Ia mengatakan, penerapan strategi kebijakan dalam diplomasi budaya tersebut memberikan ruang gerak yang lebih luas guna mempermudah mencari solusi terhadap kerumitan hubungan ekonomi politik yang sering terjadi berkaitan dengan daya saing dan krisis ekonomi sebagai dampak globalisasi di tingkat regional.
Oleh sebab itu tidak mengherankan, masalah studi tentang etnisitas dan identitas banyak dilakukan terkait keberadaan kelompok etnik yang biasanya termarjinalisasikan dan hidup jauh terkebelakangkan dari pengaruh modernisasi.
Prof Ardhana mencontohkan, keberadaan orang Karen, etnik minoritas di Thailand, atau orang Asli di Malaysia serta Dayak Iban, Dayak Bidayu dan Dayak Lun di Vietnam, hingga kini masih tampak termarjinalkan.
Pemerintah Thailand misalnya, sering kali dalam konsep "Becoming Thai" mengabaikan keberadaan kepercayaan lokal yang dianut oleh etnis-etnis minoritas di negara tersebut.
Padahal mereka sebagian besar memiliki agama asli atau kepercayaan lokal yang semakin termarjinalisasi dengan adanya penerapan konsep menjadi orang Thai dan beragama Budha.
Hal itu merupakan konsep yang tidak jauh berbeda dengan konsep yang diimpelemtasikan pemerintah Malaysia yakni "Becoming Malays" yang artinya menjadi orang Malaysia dengan ciri uniknya menganut agama Islam.
Malaysia juga memanfaatkan aset sosial budaya untuk menegoisasikan dengan etnik-etnik melayu yang ada di Indonesia.
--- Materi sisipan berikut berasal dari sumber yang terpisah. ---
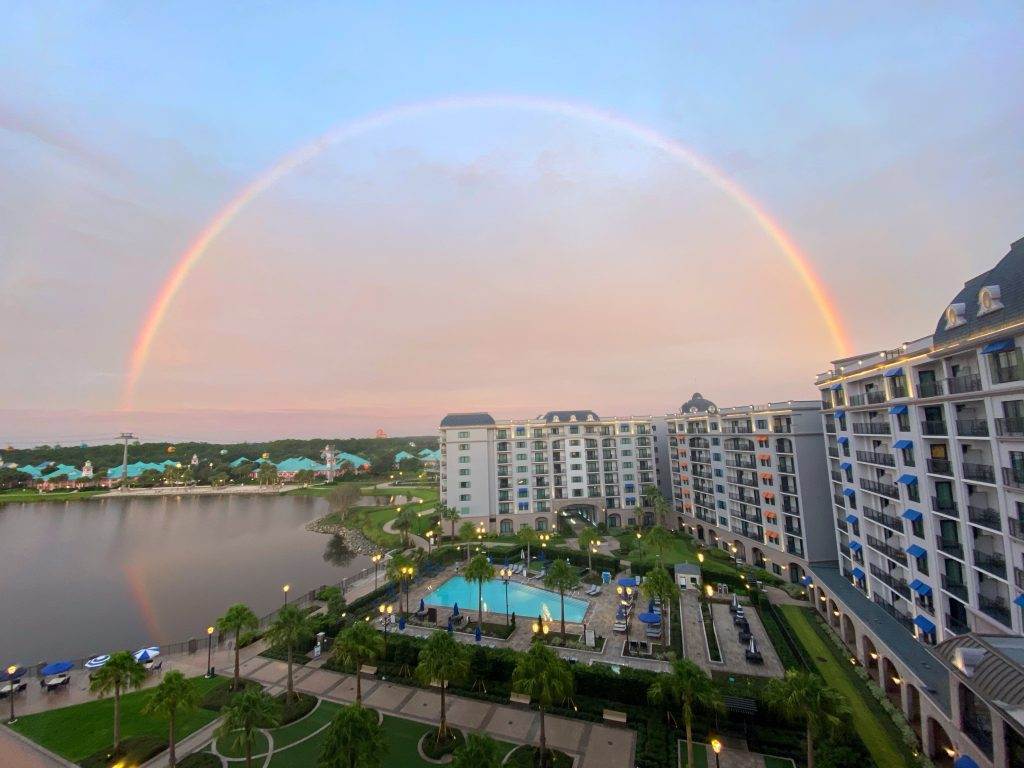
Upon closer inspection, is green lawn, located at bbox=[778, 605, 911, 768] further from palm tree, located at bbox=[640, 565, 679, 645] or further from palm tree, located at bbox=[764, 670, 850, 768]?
palm tree, located at bbox=[640, 565, 679, 645]

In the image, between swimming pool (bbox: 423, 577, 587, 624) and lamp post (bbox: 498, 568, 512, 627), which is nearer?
lamp post (bbox: 498, 568, 512, 627)

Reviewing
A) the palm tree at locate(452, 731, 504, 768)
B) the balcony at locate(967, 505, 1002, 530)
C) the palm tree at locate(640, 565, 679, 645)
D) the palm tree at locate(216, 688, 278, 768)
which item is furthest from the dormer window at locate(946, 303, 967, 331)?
the palm tree at locate(216, 688, 278, 768)

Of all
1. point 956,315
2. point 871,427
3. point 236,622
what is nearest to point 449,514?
point 236,622

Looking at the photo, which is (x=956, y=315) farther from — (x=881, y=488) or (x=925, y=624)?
(x=925, y=624)

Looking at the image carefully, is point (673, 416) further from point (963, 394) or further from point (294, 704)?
point (294, 704)

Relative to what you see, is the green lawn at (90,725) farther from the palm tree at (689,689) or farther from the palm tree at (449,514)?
the palm tree at (449,514)
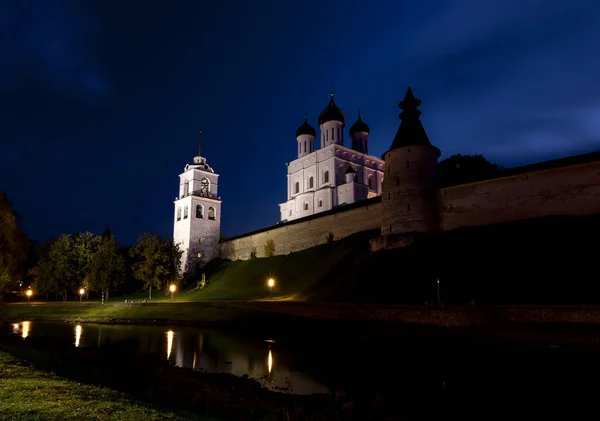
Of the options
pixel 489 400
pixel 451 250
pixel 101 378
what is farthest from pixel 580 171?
pixel 101 378

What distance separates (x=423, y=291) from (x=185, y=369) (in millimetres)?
14840

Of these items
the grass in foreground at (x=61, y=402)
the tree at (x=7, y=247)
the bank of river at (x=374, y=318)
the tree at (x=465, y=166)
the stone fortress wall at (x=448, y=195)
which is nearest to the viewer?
the grass in foreground at (x=61, y=402)

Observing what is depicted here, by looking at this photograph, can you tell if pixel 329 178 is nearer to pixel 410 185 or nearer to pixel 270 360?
pixel 410 185

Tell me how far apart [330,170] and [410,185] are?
93.2ft

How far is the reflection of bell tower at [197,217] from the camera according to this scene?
55.8 m

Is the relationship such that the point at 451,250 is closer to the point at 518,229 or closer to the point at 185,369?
the point at 518,229

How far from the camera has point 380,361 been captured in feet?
46.6

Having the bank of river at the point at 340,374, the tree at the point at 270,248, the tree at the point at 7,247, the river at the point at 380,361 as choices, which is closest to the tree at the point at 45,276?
the tree at the point at 7,247

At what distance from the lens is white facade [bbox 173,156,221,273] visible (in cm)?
5588

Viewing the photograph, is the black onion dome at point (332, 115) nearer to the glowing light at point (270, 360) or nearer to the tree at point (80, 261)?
the tree at point (80, 261)

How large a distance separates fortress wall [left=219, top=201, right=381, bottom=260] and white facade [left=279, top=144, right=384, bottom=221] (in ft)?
36.7

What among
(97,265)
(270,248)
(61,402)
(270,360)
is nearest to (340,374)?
(270,360)

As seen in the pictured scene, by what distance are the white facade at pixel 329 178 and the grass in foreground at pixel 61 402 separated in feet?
163

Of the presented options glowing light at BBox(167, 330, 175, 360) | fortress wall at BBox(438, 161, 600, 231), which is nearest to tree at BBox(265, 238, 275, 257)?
fortress wall at BBox(438, 161, 600, 231)
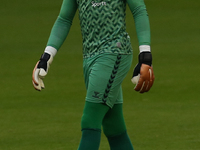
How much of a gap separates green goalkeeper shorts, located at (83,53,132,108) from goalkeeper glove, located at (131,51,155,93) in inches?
6.8

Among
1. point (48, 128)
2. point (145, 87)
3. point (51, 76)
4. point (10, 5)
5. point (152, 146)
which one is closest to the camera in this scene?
point (145, 87)

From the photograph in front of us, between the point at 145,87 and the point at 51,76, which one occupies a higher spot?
the point at 145,87

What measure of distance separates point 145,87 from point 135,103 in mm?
4568

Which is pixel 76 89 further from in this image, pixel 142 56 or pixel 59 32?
pixel 142 56

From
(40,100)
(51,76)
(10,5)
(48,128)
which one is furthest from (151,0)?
(48,128)

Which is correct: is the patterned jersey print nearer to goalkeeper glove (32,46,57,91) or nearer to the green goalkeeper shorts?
the green goalkeeper shorts

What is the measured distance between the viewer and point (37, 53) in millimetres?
13359

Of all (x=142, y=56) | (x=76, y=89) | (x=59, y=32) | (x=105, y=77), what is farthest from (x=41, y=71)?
(x=76, y=89)

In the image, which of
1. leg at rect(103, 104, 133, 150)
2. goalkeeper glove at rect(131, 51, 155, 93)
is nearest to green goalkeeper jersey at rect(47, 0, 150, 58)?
goalkeeper glove at rect(131, 51, 155, 93)

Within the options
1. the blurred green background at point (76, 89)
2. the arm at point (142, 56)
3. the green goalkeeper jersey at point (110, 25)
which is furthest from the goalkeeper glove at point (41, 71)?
the blurred green background at point (76, 89)

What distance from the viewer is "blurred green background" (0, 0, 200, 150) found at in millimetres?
7465

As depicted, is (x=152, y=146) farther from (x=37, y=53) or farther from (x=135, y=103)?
(x=37, y=53)

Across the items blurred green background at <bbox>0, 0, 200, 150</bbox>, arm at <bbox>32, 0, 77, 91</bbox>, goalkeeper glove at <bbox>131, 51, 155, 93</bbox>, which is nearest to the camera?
goalkeeper glove at <bbox>131, 51, 155, 93</bbox>

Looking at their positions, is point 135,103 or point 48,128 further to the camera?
point 135,103
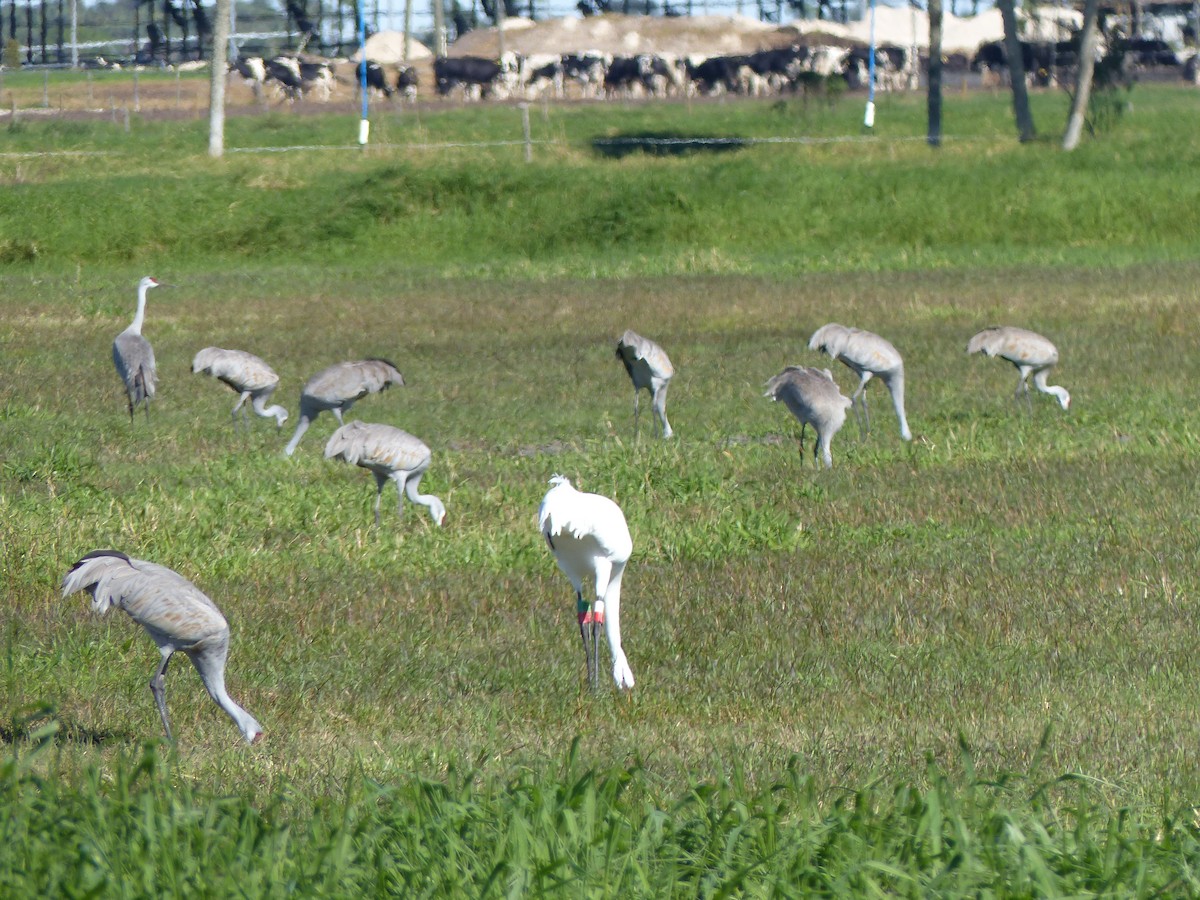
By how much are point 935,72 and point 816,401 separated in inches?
1173

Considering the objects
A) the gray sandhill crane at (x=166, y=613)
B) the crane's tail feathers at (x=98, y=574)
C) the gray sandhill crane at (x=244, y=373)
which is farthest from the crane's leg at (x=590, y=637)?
the gray sandhill crane at (x=244, y=373)

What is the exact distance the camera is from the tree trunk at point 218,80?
3991cm

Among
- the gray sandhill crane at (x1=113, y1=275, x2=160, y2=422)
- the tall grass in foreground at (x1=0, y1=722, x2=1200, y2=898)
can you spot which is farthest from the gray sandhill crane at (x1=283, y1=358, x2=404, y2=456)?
the tall grass in foreground at (x1=0, y1=722, x2=1200, y2=898)

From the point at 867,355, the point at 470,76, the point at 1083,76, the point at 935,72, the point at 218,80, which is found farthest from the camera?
the point at 470,76

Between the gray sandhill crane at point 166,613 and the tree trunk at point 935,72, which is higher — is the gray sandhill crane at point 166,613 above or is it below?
below

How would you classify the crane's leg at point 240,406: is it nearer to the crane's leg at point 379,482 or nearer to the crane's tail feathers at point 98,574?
the crane's leg at point 379,482

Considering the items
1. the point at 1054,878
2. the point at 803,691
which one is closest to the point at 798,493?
the point at 803,691

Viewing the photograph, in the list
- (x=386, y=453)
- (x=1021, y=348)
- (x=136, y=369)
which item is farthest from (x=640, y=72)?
(x=386, y=453)

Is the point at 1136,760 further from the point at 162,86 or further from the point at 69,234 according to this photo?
the point at 162,86

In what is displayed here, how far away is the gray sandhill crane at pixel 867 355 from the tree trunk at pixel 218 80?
88.5 feet

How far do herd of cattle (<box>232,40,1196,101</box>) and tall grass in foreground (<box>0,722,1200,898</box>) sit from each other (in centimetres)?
5403

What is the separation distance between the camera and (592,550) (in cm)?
802

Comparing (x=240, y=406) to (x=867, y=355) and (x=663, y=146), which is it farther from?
(x=663, y=146)

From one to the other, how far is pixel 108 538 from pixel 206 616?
13.1 ft
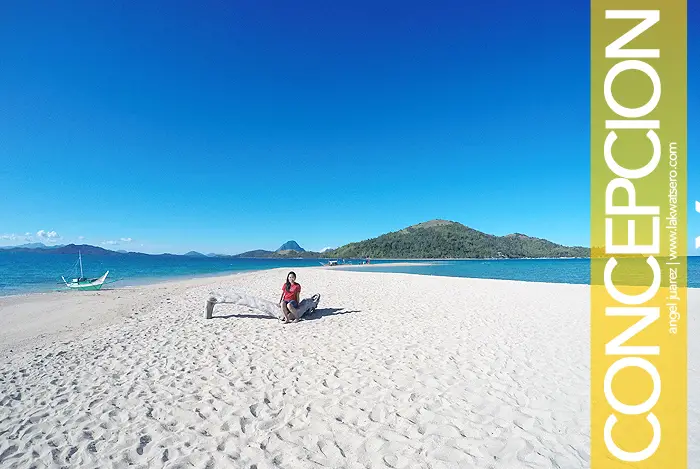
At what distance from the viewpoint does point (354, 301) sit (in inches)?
557

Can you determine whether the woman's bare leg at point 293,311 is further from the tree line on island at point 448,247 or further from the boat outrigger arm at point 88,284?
the tree line on island at point 448,247

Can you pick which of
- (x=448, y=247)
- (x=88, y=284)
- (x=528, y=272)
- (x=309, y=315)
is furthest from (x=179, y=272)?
(x=448, y=247)

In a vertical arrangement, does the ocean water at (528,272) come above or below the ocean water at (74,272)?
above

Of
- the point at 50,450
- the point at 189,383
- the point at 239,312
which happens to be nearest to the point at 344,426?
the point at 189,383

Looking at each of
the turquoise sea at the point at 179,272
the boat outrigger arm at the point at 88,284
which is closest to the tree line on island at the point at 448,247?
the turquoise sea at the point at 179,272

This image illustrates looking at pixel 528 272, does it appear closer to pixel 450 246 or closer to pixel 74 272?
pixel 74 272

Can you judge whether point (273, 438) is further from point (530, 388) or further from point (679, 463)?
point (679, 463)

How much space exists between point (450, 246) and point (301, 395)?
15673cm

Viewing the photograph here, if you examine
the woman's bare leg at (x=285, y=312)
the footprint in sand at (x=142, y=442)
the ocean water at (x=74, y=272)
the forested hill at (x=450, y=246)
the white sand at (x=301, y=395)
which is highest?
the forested hill at (x=450, y=246)

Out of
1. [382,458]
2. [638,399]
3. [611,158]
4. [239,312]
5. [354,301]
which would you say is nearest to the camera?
[382,458]

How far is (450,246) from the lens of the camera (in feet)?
506

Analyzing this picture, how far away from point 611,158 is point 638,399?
4.10 meters

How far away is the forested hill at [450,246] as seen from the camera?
15125 centimetres

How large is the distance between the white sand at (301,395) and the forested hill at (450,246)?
136m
Untuk itu diplomasi budaya dilakukan dengan mengadakan seminar budaya melibatkan peserta dari kedua negara, Malaysia-Indonesia.
Hal itu dilakukan mengingat Malaysia-Indonesia sama-sama memiliki etnik melayu dan menggunakan bahasa lokal, yakni bahasa Melayu.
Dalam seminar yang melibatkan dua negara itu, dibahas masalah sosial budaya, yakni budaya melayu, serta penyebaran etnik melayu hingga konsep budaya Riau Raya dalam kaitan dengan kehidupan budaya Melayu di Kepulauan Riau, Penang dan Brunei Darussalam.